Excerpted passage>
Compose Journal’s Spring 2014 Contributor Lineup
You’ll be pleased to know that we at Compose are working hard to publish our third issue by the end of April.
Our editing phase is now complete, and we’re laying out the issue, uploading everything to our website, and preparing to send out galleys so we can make final corrections.
If you haven’t already, be sure to catch up on all the inspiring prose, poetry, and artwork we published in Fall 2013 and Spring 2013. And, because we’re always reading for future issues, don’t forget to send us your best work for consideration.
Now, we’re excited to share with you our lineup of accomplished contributors for Spring 2014:
Poetry
Ian Duhig
Ian Duhig has written six books of poetry, most recently Pandorama (Picador 2010). He has won the Forward Best Poem Prize, the National Poetry Competition twice, and three times been shortlisted for the T.S. Eliot Prize. A chapbook of work from his Digressions project based at Shandy Hall will be published this year.

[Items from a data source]
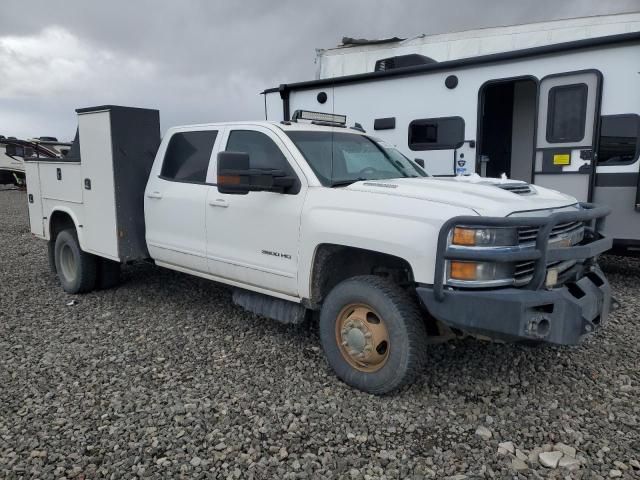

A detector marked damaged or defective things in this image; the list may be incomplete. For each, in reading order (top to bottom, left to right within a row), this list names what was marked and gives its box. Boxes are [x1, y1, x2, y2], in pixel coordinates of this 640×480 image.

rusty wheel [336, 304, 390, 372]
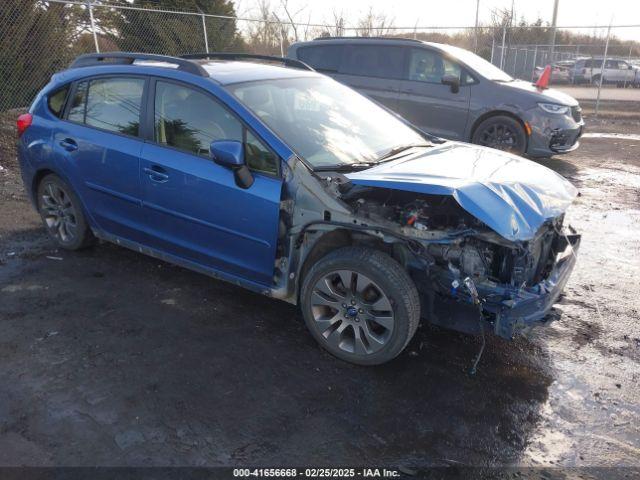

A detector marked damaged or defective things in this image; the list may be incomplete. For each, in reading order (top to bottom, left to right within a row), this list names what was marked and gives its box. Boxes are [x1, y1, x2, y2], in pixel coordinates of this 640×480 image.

damaged blue hatchback [18, 52, 580, 366]
crushed hood [348, 141, 576, 242]
front bumper damage [424, 232, 580, 338]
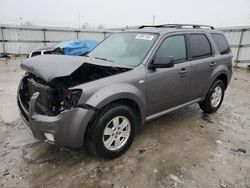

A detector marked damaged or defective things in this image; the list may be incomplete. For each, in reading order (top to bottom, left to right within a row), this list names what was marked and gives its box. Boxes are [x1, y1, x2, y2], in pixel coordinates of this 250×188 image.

crumpled hood [21, 54, 133, 82]
front bumper damage [17, 91, 94, 148]
broken headlight [60, 89, 82, 110]
damaged front end [17, 54, 131, 148]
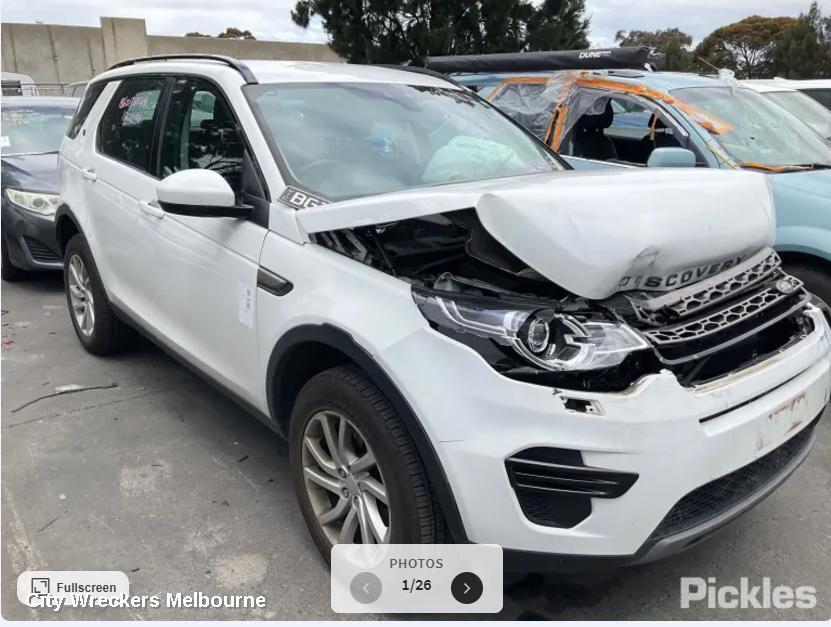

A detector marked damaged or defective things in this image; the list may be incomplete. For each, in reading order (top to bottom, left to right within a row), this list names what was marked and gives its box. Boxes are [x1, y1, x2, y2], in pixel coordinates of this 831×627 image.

cracked pavement [1, 274, 831, 620]
damaged white land rover [58, 56, 831, 572]
damaged front bumper [382, 306, 831, 568]
damaged car with tarp [432, 51, 831, 304]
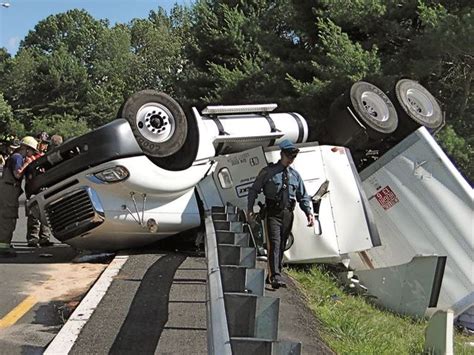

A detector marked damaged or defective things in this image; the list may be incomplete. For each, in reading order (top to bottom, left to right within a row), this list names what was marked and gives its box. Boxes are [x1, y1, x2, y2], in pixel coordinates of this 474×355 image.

overturned white truck [27, 80, 472, 328]
bent metal barrier [203, 204, 300, 354]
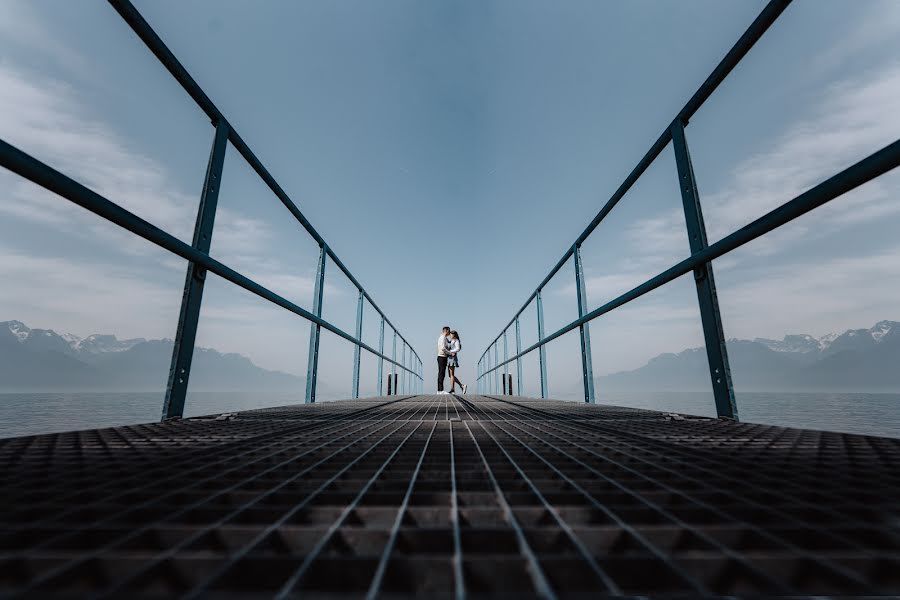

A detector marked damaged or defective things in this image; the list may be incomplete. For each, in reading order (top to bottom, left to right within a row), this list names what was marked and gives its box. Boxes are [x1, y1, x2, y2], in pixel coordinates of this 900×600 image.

rusted metal grating [1, 396, 900, 596]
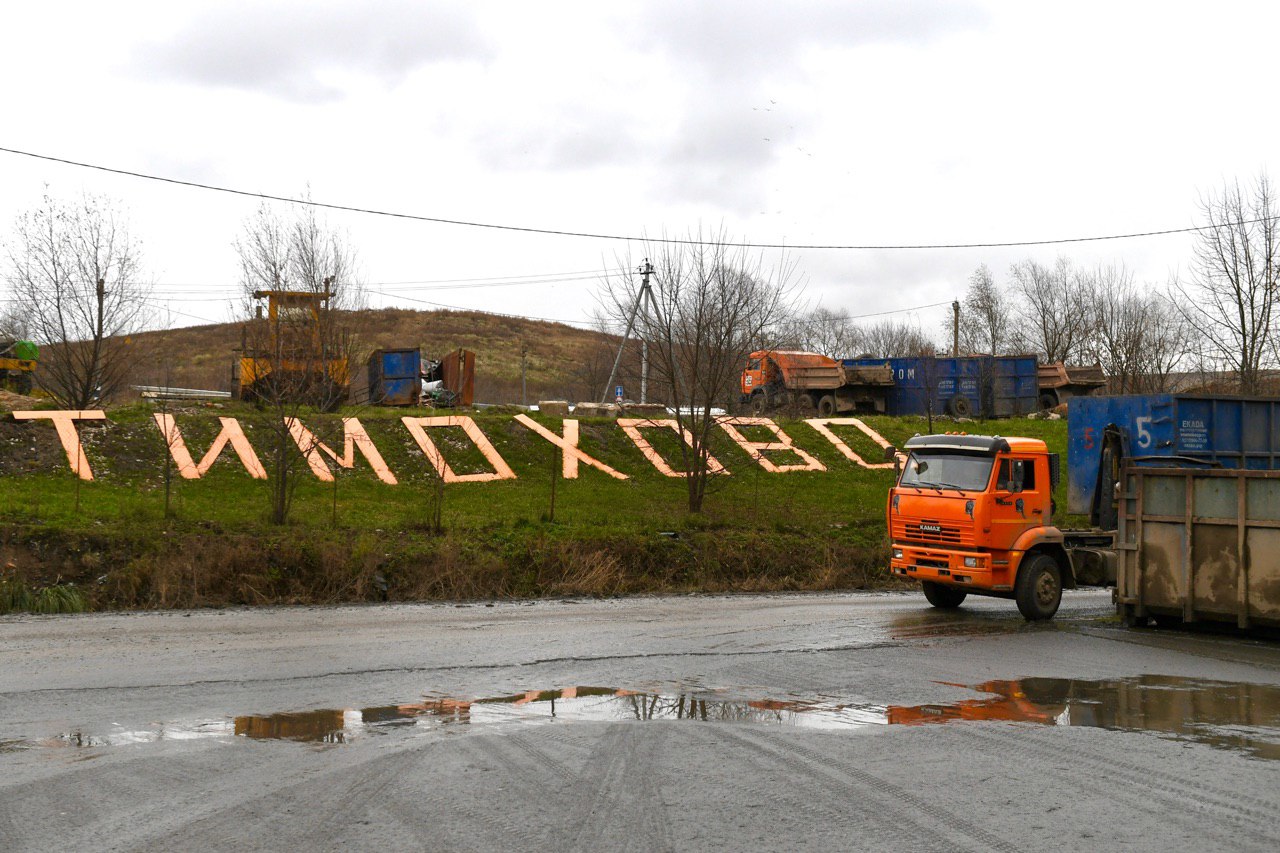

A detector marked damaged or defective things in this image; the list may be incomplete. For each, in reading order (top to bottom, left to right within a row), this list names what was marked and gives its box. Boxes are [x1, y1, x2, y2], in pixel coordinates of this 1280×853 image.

rusty metal container [1116, 466, 1280, 625]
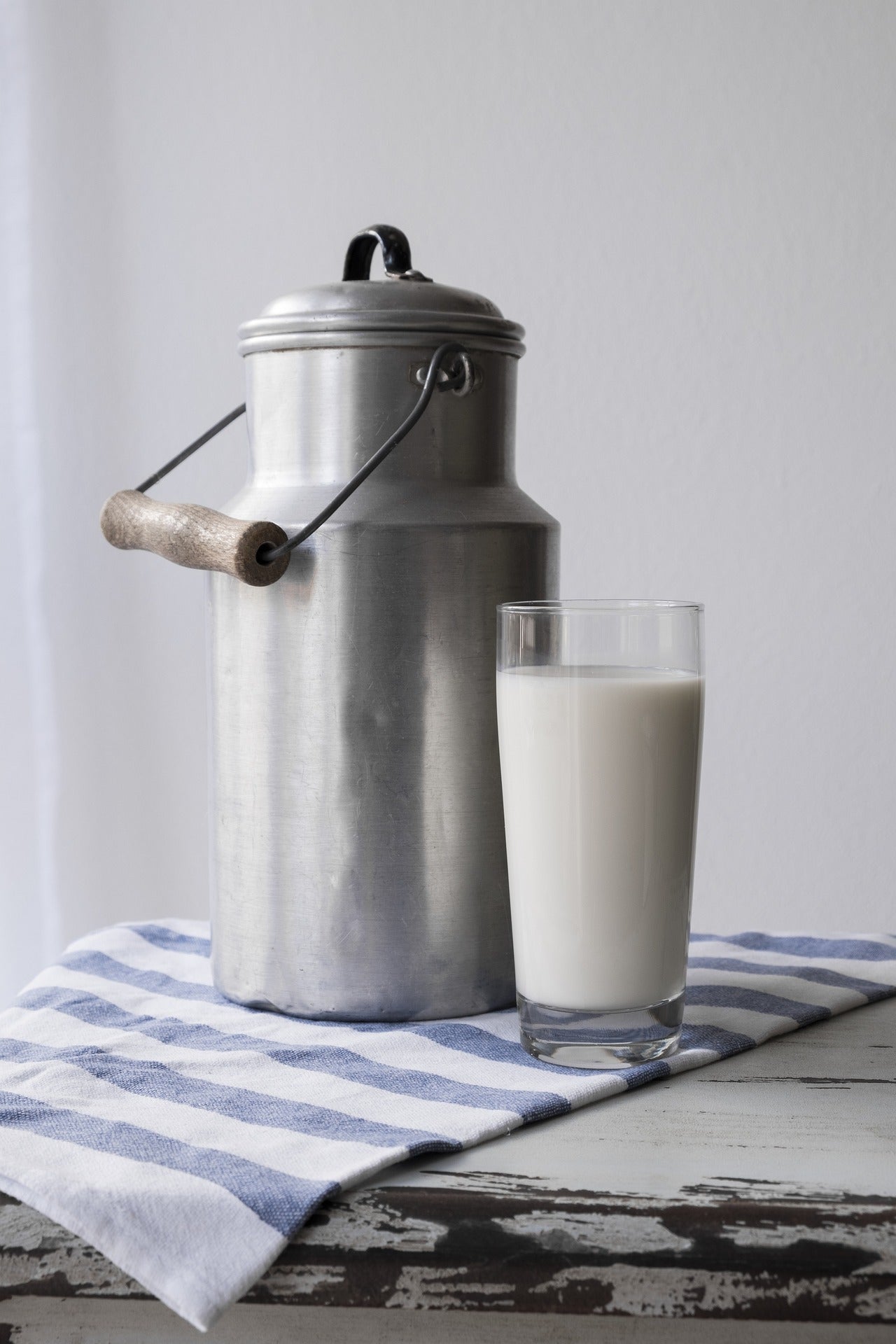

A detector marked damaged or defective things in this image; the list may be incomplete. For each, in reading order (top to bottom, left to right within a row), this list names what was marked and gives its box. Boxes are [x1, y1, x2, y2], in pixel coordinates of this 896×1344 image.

chipped paint surface [0, 1176, 890, 1322]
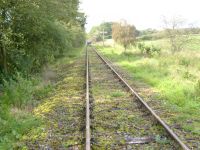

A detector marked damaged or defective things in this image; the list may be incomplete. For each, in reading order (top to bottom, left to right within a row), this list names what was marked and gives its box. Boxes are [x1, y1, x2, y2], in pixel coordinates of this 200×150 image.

rusty railway track [85, 46, 191, 149]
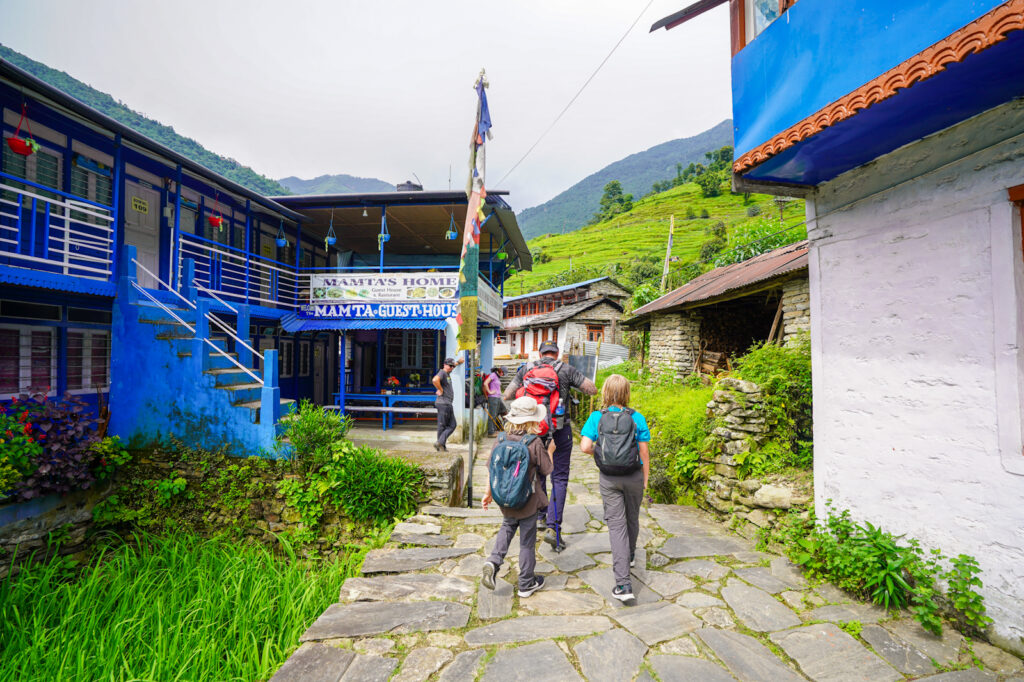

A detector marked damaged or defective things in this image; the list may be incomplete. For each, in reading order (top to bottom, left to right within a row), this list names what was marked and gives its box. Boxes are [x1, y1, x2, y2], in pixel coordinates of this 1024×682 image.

rusty tin roof [622, 238, 806, 321]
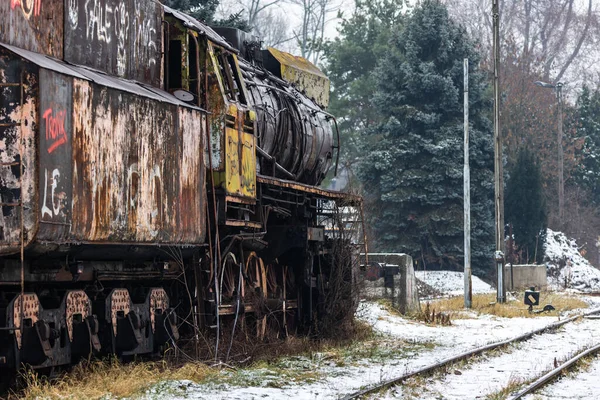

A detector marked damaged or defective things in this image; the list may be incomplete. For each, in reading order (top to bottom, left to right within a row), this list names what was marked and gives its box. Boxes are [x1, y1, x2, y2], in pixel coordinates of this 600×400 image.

rusted metal side panel [0, 0, 63, 57]
rusted metal side panel [63, 0, 162, 86]
rusted metal side panel [0, 50, 38, 256]
rusted metal side panel [37, 69, 72, 241]
rusted metal side panel [71, 79, 204, 244]
rusty steam locomotive [0, 0, 358, 374]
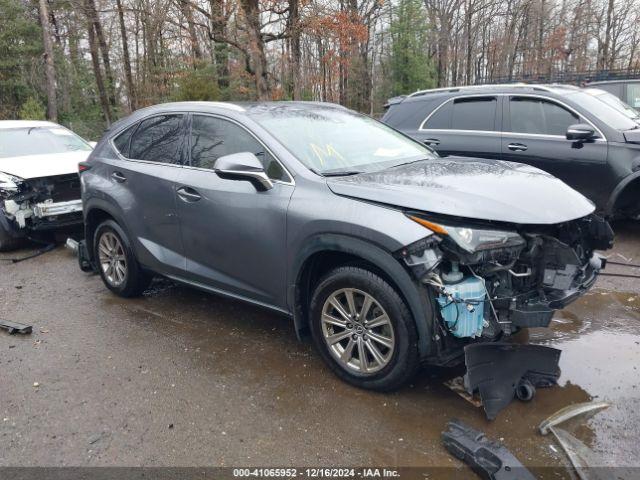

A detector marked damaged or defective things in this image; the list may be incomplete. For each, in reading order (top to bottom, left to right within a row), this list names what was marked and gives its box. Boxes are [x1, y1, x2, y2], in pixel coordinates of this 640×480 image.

front-end collision damage [0, 172, 82, 235]
crumpled hood [0, 150, 90, 180]
crumpled hood [330, 158, 596, 225]
broken headlight [408, 217, 524, 255]
front-end collision damage [398, 212, 612, 418]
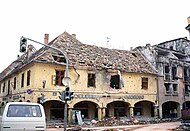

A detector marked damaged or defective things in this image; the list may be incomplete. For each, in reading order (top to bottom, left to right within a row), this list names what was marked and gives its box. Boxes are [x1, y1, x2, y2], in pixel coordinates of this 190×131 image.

damaged facade [0, 31, 157, 122]
damaged yellow building [0, 31, 157, 122]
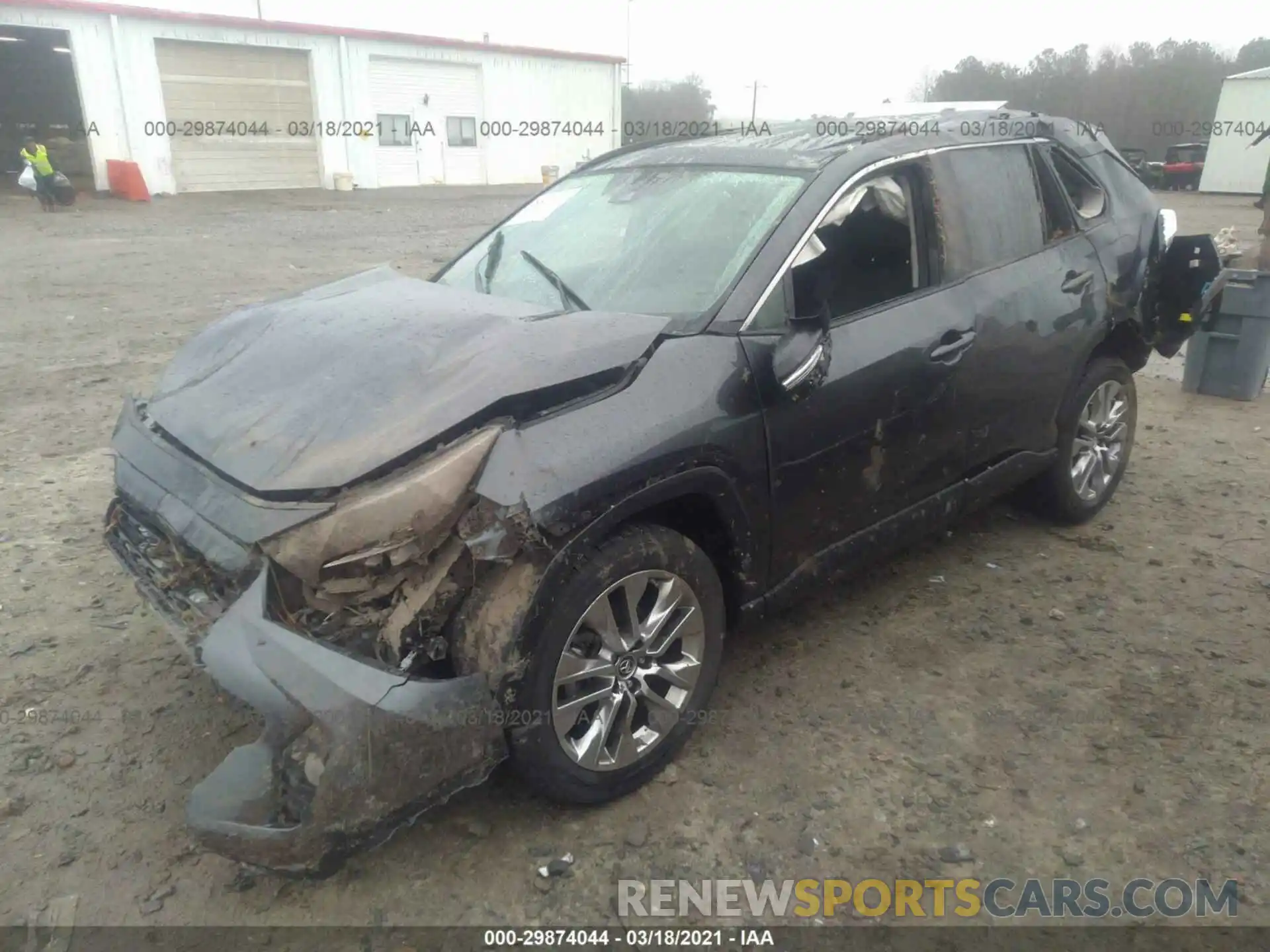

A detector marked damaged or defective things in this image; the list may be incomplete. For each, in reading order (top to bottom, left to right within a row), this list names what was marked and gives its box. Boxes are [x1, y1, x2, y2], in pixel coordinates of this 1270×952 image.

crumpled front end [102, 397, 548, 873]
bent hood [145, 264, 669, 495]
shattered windshield [437, 167, 810, 320]
damaged black suv [106, 108, 1222, 873]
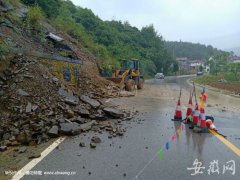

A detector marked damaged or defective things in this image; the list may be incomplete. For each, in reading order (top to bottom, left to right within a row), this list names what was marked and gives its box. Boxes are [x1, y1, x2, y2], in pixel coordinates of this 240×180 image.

damaged roadway [15, 76, 240, 180]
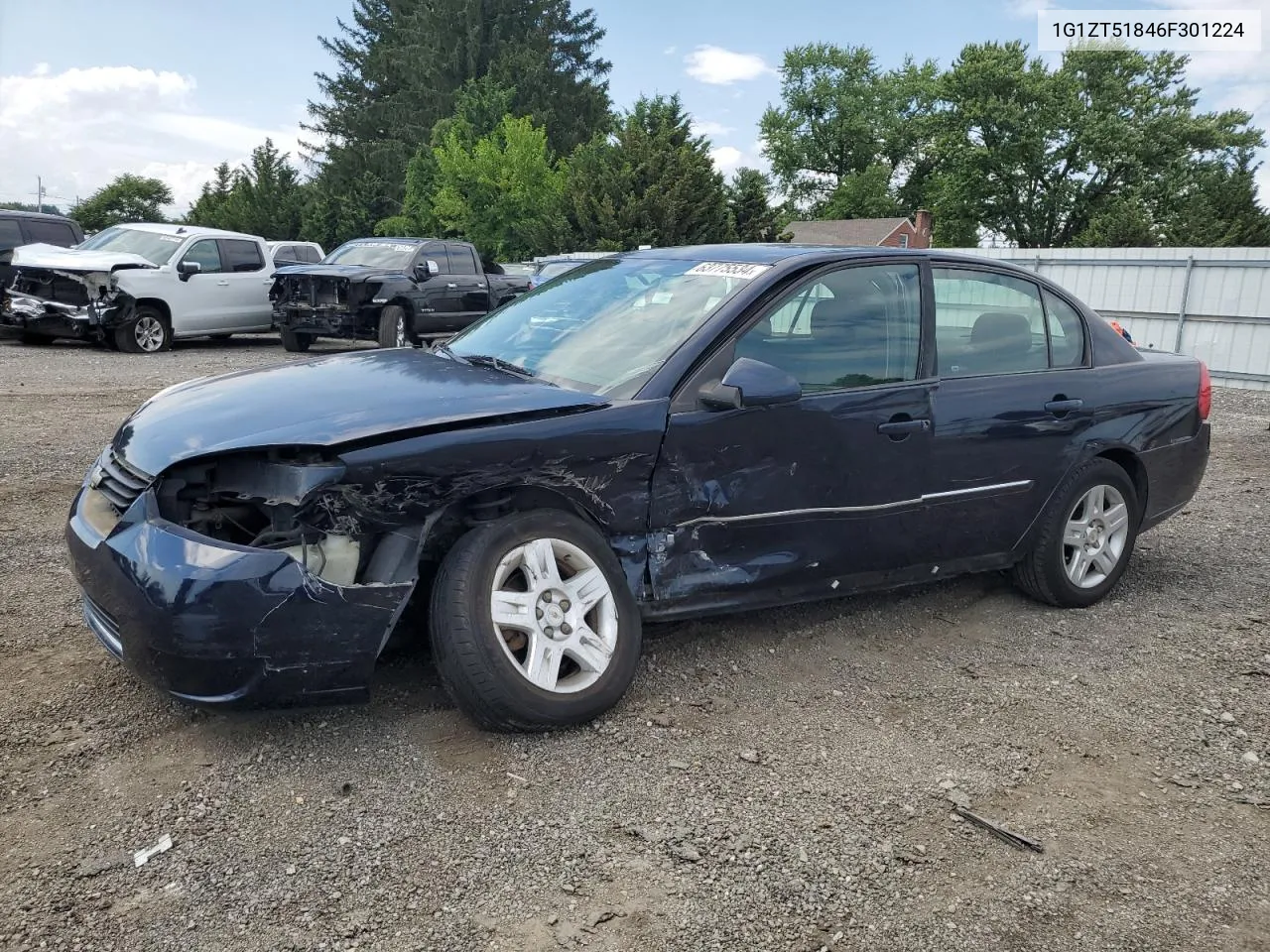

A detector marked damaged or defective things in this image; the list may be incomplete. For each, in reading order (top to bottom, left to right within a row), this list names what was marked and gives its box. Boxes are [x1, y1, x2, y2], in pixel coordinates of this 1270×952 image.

Things to do>
[A] In the contributor announcement, list every prize or competition named in Ian Duhig's biography.
[B] Reproduce everything in the contributor announcement from "Compose Journal’s Spring" down to "end of April.", word for word.

Exercise solutions>
[A]
Forward Best Poem Prize
National Poetry Competition
T.S. Eliot Prize

[B]
Compose Journal’s Spring 2014 Contributor Lineup
You’ll be pleased to know that we at Compose are working hard to publish our third issue by the end of April.